Jaksa Agung Muhammad Prasetyo angkat bicara mengenai kritik yang dilancarkan Indonesia Corruption Watch (ICW) terkait kinerja Kejaksaan Agung (Kejagung) yang tidak memuaskan.

Prasetyo menilai, kritik ICW itu tidak berdasar. Dia meyakini, orang yang mengkritiknya itu tidak jauh lebih baik bila memimpin Korps Adhyaksa.

“Kalau dia menjadi Jaksa Agung, apakah dia akan lebih baik dari itu? Jadi jangan seperti orang nonton bola saja,” kata Prasetyo di kompleks Kejaksaan Agung, Jakarta, Jumat, 4 Agustus 2017.

Menurut Prasetyo, pihaknya terus mengawasi seluruh jaksa di Indonesia. Hanya saja, ada sejumlah kendala ketika mengawasi jaksa yang berjumlah 10 ribu lebih itu.

“Kami bukan tidak melakukan penertiban. Mana mungkin saya biarkan mereka menyalahgunakan kewenangan?” ucap dia.
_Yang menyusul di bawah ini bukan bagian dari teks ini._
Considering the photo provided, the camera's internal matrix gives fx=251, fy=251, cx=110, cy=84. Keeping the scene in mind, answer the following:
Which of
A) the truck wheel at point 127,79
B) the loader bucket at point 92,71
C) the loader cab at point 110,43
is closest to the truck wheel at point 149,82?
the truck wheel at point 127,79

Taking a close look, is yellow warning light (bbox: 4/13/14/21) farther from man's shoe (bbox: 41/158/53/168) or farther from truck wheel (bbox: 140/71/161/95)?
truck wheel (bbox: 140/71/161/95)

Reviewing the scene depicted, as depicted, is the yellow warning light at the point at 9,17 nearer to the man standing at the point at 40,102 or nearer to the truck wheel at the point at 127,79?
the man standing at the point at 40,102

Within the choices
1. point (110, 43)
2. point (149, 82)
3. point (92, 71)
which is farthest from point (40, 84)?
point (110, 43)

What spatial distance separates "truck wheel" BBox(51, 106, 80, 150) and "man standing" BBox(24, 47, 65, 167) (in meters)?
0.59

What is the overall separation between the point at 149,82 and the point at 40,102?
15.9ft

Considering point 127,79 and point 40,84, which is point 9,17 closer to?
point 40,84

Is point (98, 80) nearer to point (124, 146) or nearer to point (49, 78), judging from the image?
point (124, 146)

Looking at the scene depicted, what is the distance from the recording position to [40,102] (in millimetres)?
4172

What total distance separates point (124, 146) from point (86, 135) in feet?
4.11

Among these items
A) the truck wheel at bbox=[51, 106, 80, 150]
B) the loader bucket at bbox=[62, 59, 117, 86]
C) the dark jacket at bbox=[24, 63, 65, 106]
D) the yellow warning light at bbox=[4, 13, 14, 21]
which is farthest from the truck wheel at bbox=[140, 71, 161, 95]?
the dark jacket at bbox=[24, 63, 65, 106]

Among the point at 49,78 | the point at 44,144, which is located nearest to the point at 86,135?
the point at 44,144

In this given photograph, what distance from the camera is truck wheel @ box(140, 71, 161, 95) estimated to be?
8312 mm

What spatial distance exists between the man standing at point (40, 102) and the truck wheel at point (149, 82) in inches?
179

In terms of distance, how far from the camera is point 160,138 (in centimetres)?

Ia juga mengklaim sudah banyak jaksa yang ditindak tegas karena terlibat kasus pidana.

“Saya tahu persis bagaimana yang terjadi. Tapi mau jadi malaikat kan tidak mungkin. Ada juga itu oknum dan jangan digeneralisasi,” ujar Prasetyo.

Sebelumnya, kinerja Jaksa Agung Muhammad Prasetyo, kembali menjadi sorotan usai operasi tangkap tangan (OTT) Komisi Pemberantasan Korupsi (KPK) yang menjerat Kepala Kejaksaan Negeri (Kajari) Pamekasan, Rudi Indra Prasetya.

Sorotan itu datang dari ICW. Mereka menilai kinerja Prasetyo selama ini tidak memuaskan.

“Kerja kejaksaan di bawah Jaksa Agung (Muhammad Prasetyo) masih jauh dari memuaskan. Prasetyo tidak kerja yang baik selama kepemimpinannya sebagai Jaksa Agung,” ujar Kepala Divisi Hukum dan Monitoring Peradilan Indonesia Corruption Watch (ICW), Lola Ester, di kantor ICW, Kalibata, Jakarta Selatan, Jumat, 4 Agustus 2017.

ICW memiliki catatan tersendiri terhadap kinerja Prasetyo dalam penindakan korupsi selama kepemimpinannya sebagai jaksa agung. Lola menilai, selama kepemimpinan Prasetyo, masalah penindakan korupsi masih minim.

“Dari November 2014 sampai Oktober 2016, jaksa agung menangani sekitar 24 kasus korupsi yang melibatkan 79 tersangka dan menimbulkan kerugian negara Rp 1,5 triliun. Dari 24 kasus tersebut, sekitar 67 persen atau 16 kasus korupsi masih di tingkat penyidikan,” ungkap Lola.